▸ EXERCISE AIM:
Exactly the lines from the one containing "How large a" through the end of the data below are to be reproduced, and nothing besides them.

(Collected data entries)
>>

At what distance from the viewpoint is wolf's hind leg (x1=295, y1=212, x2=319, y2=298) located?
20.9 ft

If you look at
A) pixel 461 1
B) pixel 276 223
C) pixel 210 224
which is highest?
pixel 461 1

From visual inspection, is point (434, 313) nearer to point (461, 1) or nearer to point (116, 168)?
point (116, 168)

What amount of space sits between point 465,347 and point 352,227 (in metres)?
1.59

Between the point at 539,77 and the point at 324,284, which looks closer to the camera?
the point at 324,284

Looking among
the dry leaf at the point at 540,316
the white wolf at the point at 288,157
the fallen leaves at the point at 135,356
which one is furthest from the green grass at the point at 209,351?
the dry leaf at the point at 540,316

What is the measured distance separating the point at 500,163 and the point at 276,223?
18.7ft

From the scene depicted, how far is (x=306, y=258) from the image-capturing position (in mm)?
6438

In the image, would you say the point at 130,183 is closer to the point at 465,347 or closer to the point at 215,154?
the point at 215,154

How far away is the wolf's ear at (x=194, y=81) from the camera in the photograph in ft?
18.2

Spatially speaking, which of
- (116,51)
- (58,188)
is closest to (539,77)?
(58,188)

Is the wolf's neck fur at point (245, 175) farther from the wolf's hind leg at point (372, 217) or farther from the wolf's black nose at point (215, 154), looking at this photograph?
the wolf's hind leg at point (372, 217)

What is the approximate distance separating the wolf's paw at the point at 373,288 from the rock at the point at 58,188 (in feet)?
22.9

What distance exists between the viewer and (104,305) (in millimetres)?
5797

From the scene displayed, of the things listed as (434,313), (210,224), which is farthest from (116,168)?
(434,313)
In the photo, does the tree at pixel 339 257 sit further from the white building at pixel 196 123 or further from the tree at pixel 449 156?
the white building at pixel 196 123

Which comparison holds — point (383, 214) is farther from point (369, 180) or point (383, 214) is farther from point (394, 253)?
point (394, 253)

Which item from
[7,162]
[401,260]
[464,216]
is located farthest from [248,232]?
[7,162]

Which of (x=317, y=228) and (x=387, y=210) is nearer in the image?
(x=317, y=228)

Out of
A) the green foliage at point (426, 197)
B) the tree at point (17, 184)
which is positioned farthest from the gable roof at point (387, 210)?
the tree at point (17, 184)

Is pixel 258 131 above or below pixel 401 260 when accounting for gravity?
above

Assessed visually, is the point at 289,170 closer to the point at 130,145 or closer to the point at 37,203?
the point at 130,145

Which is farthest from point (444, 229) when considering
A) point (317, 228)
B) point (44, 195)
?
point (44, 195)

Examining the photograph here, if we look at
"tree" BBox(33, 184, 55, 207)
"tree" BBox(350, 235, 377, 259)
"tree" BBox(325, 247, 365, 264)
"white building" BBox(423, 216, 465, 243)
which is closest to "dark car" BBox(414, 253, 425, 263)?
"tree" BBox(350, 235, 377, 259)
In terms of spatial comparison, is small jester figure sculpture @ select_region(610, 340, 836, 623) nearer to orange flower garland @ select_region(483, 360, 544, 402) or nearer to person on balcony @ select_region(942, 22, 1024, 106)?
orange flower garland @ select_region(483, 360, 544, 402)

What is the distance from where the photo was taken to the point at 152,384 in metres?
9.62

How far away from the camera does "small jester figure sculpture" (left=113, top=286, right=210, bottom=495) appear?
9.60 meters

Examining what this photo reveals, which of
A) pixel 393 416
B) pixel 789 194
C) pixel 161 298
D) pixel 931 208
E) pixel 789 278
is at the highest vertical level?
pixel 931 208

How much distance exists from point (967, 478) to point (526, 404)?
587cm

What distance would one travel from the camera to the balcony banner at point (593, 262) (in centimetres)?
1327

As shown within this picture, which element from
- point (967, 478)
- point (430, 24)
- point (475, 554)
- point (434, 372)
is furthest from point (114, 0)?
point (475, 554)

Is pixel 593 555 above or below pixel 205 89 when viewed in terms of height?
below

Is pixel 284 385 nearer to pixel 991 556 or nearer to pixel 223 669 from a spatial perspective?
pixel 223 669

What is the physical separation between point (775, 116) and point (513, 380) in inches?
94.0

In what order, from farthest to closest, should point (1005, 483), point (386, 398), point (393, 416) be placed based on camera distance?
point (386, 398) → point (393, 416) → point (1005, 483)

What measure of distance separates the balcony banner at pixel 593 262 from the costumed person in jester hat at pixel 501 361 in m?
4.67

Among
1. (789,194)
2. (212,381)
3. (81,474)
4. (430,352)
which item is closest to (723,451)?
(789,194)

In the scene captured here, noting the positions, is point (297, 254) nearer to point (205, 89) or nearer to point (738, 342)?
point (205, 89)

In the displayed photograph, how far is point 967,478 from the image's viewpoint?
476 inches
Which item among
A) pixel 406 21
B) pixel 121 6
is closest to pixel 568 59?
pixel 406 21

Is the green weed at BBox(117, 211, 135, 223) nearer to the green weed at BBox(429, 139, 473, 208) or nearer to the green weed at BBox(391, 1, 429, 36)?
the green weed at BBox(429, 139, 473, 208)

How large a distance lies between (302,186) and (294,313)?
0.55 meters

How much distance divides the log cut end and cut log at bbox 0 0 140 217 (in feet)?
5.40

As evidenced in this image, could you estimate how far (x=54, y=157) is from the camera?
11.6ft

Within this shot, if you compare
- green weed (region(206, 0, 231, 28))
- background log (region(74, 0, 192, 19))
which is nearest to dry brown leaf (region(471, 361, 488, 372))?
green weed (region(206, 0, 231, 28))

<<

▸ RESPONSE FOR THIS EXERCISE:
How large a distance lies between (302,186) and (294,313)?
0.55 meters

How much distance divides the log cut end and cut log at bbox 0 0 140 217 (in feet)?
5.40

As evidenced in this image, could you estimate how far (x=54, y=157) is from the camera?
11.6ft

Within this shot, if you compare
- green weed (region(206, 0, 231, 28))
- background log (region(74, 0, 192, 19))
which is nearest to dry brown leaf (region(471, 361, 488, 372))?
green weed (region(206, 0, 231, 28))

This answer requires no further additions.